WORK TASK: Only an exact copy of the lines from the one containing "Ron McGovney Garage" through the last line of the material below belongs in the answer, with no pictures.

MATERIAL PROVIDED:
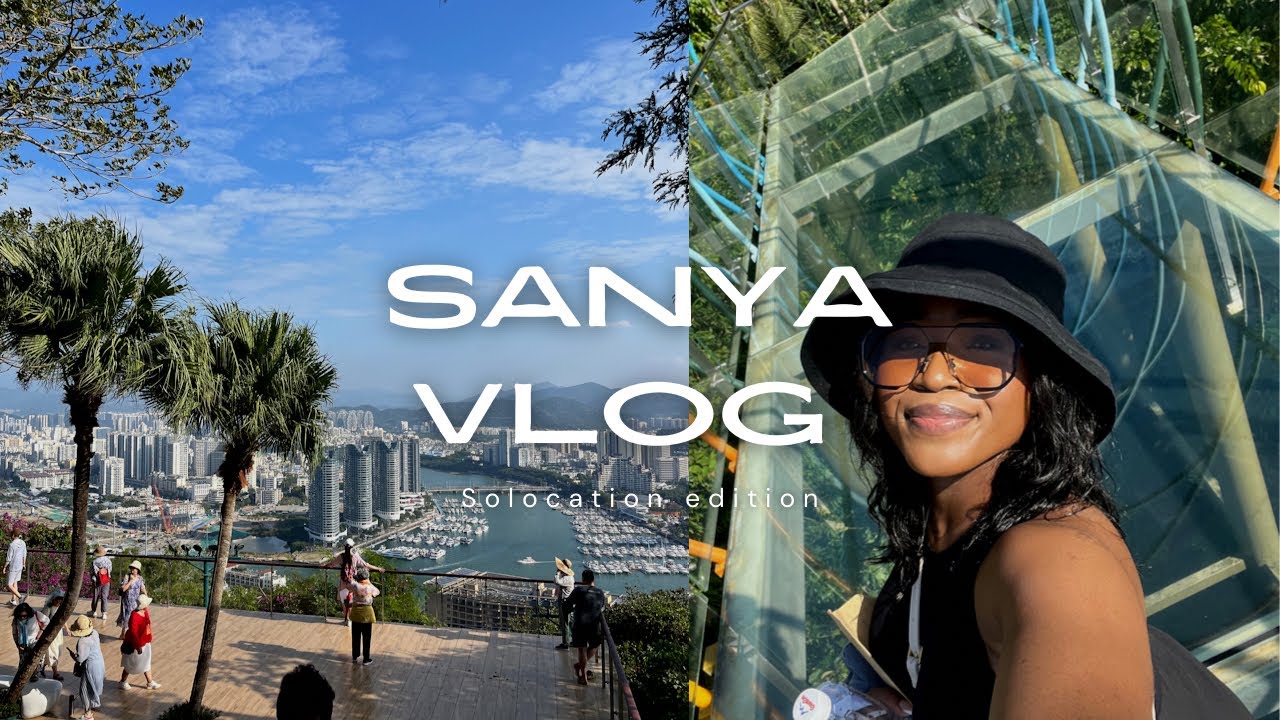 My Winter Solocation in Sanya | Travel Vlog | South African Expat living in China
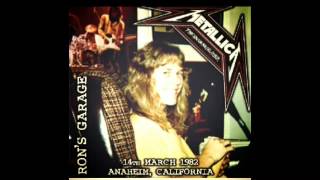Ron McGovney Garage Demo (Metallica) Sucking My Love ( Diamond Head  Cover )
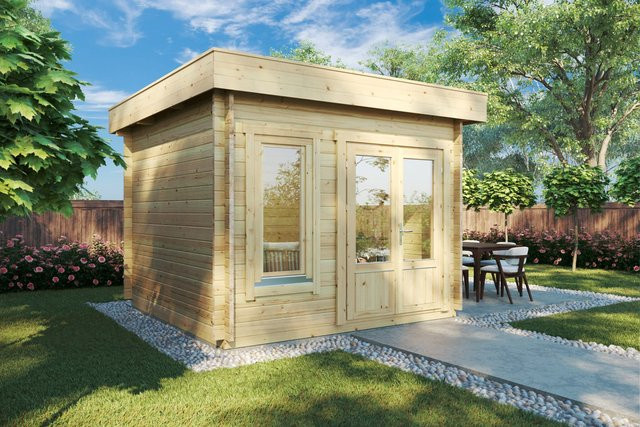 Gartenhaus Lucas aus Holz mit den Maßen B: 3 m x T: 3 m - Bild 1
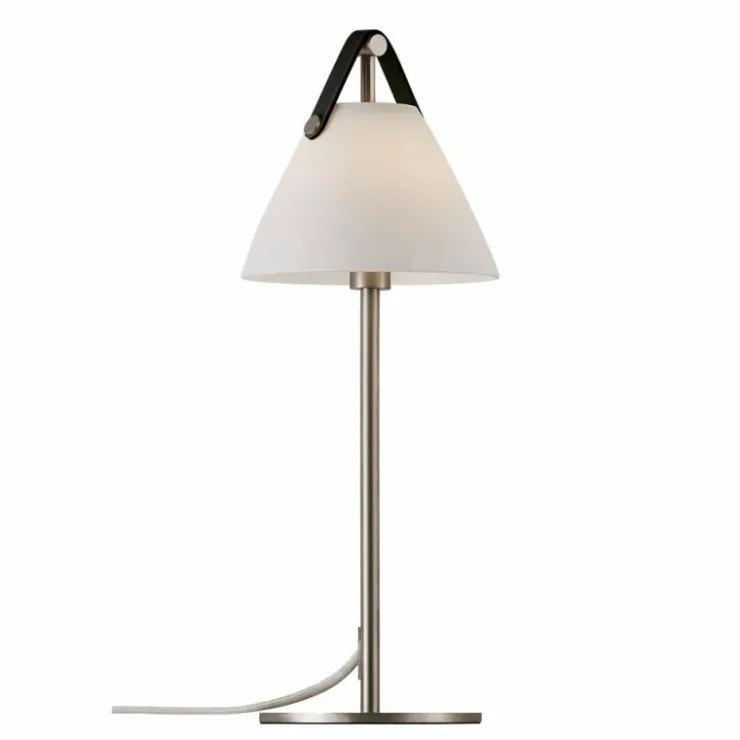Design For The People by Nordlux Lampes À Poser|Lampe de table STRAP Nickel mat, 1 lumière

WORKED SOLUTION:
Ron McGovney Garage Demo (Metallica) Sucking My Love ( Diamond Head  Cover )
 Gartenhaus Lucas aus Holz mit den Maßen B: 3 m x T: 3 m - Bild 1
Design For The People by Nordlux Lampes À Poser|Lampe de table STRAP Nickel mat, 1 lumière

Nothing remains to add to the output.